La guarnición de Annual no estaba preparada, ni logística ni mentalmente, para resistir un asedio. Eran hombres que se habían acuartelado allí creyendo que ellos llevarían la iniciativa y que los suministros llegarían normalmente desde retaguardia, y ahora estaban aislados. Por mucho que le reventase reconocer sus apuros, Silvestre no podía permitirse el lujo de dejar que sus hombres fueran exter minados bajo el tiro al blanco de los de Abd el-Krim. Éstos disponían también de los cañones tomados en Abarrán, con los que en seguida aprendieron a causar estragos en las defensas españolas. La artillería del campamento no era eficaz contra los pequeños blancos móviles que ofrecían los rifeños, y se veía además perjudicada por un emplazamiento completamente subordinado y desfavorable. Tratar de conquistar las cotas desde las que les batían era un empeño suicida, como había demostrado la experiencia de Igueriben. El general no se explicaba de dónde habían salido tantos moros ni cómo le acosaban de esa manera. Tras una deliberación nocturna con su estado mayor, llegó a la conclusión de que la única solución posible era la retirada. Eso significaba ceder todo lo ganado, y cada paso que dieran hacia atrás, alejarse otro tanto de la meta de Alhucemas. Pero casi todos los oficiales respaldaron la opción del repliegue, incluso el coronel Morales, que era uno de sus jefes más capaces y había sido alumno de árabe y de chelja de Abd el-Krim, en la época en que éste todavía trabajaba en Melilla para los españoles. Poco antes, Morales había ido a Axdir, el cuartel general de Abd el-Krim, con la misión de intentar persuadirle de que se sometiera a los deseos de Silvestre, ofreciéndole dinero incluso. Su antiguo profesor le había tratado con deferencia, pero le había hecho ver que jamás sería vasallo de quien le había insultado y menospreciaba a los suyos. Ahora Morales, un hombre sensato que siempre había intentado comprender la mentalidad rifeña, se veía condenado al destino que había buscado con su bravuconería ciega aquel general bajo el que tenía la desgracia de servir.

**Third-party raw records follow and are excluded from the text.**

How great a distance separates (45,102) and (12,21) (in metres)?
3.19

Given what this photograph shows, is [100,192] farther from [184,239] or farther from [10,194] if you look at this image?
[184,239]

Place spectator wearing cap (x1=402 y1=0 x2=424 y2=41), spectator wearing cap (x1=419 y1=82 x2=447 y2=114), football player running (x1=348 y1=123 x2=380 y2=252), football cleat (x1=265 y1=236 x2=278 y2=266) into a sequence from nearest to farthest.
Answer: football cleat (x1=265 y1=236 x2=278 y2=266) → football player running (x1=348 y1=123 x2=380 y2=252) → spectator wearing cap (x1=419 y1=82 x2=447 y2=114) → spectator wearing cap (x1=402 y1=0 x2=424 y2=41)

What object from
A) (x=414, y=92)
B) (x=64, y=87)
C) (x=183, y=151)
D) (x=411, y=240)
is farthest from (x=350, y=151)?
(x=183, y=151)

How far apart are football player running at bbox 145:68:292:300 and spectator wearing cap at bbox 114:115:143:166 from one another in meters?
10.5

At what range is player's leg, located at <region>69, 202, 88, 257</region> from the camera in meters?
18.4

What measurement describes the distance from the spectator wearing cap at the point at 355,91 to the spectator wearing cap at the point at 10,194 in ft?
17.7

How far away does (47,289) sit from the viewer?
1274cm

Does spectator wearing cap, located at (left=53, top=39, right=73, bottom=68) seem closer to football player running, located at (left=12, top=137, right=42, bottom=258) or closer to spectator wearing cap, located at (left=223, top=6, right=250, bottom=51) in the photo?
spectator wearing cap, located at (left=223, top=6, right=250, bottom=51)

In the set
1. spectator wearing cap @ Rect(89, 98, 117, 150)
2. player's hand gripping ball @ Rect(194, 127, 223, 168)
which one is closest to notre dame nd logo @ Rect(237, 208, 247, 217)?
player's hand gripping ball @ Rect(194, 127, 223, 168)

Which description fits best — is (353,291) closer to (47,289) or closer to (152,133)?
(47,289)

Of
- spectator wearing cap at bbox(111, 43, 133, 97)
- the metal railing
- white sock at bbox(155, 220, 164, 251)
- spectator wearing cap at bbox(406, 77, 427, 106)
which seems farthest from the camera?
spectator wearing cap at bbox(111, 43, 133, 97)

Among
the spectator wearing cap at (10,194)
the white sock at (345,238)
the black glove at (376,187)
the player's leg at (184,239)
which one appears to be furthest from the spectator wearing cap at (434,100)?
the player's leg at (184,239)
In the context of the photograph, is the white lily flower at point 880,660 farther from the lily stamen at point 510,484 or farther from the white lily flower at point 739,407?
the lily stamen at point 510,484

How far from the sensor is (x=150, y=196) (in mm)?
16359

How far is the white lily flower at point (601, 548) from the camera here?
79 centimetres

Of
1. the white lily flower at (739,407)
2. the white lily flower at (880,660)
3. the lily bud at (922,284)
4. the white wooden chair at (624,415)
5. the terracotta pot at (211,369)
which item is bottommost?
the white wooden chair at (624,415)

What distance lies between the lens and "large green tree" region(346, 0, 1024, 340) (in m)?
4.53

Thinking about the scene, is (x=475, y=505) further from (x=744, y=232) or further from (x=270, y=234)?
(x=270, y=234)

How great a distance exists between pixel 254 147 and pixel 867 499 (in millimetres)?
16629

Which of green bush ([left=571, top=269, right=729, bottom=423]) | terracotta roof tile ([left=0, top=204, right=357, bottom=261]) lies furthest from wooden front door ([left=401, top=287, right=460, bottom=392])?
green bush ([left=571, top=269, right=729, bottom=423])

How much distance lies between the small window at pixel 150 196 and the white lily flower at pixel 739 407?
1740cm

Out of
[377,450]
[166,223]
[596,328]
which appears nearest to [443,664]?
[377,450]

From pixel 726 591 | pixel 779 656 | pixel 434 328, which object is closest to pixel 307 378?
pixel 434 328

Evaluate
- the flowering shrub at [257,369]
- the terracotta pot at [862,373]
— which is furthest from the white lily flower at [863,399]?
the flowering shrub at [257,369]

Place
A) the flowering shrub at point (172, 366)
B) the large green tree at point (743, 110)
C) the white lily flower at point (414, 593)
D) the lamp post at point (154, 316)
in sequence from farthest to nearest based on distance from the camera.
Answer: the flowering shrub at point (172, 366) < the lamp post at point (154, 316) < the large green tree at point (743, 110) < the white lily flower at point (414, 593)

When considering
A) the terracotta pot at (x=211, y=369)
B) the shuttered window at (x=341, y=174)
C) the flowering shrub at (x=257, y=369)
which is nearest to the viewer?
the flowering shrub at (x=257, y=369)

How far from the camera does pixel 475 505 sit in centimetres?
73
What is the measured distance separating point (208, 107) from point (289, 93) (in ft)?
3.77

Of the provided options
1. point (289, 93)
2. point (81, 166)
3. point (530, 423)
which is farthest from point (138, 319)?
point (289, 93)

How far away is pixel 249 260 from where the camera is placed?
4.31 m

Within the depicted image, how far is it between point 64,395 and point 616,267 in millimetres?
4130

En la mañana del 22 de julio de 1921, los españoles empezaron a abandonar el campamento. Al principio se mantuvo precariamente el orden, pero en seguida la retirada se convirtió en estampida. Cada uno trataba de salvar su pellejo mientras los rifeños disparaban a discreción desde las alturas, casi siempre alcanzando carne con sus balas. Los hombres tiraban los fusiles, peleaban por apoderarse de los caballos de los oficiales, arrojaban a la cuneta los pertrechos de las mulas para utilizarlas como monturas. Los oficiales que trataban de contener el caos unas veces abatían a los desertores y otras eran abatidos por ellos. La disciplina se disolvió como un azucarillo en agua hirviendo y aquel ejército que estaba llamado a apoderarse del corazón del Rif se convirtió en un rebaño espantado. Silvestre no llegó a salir. Algunos dicen que le mataron los moros que irrumpieron en el campamento, otros que se saltó la tapa de los sesos con su pistola.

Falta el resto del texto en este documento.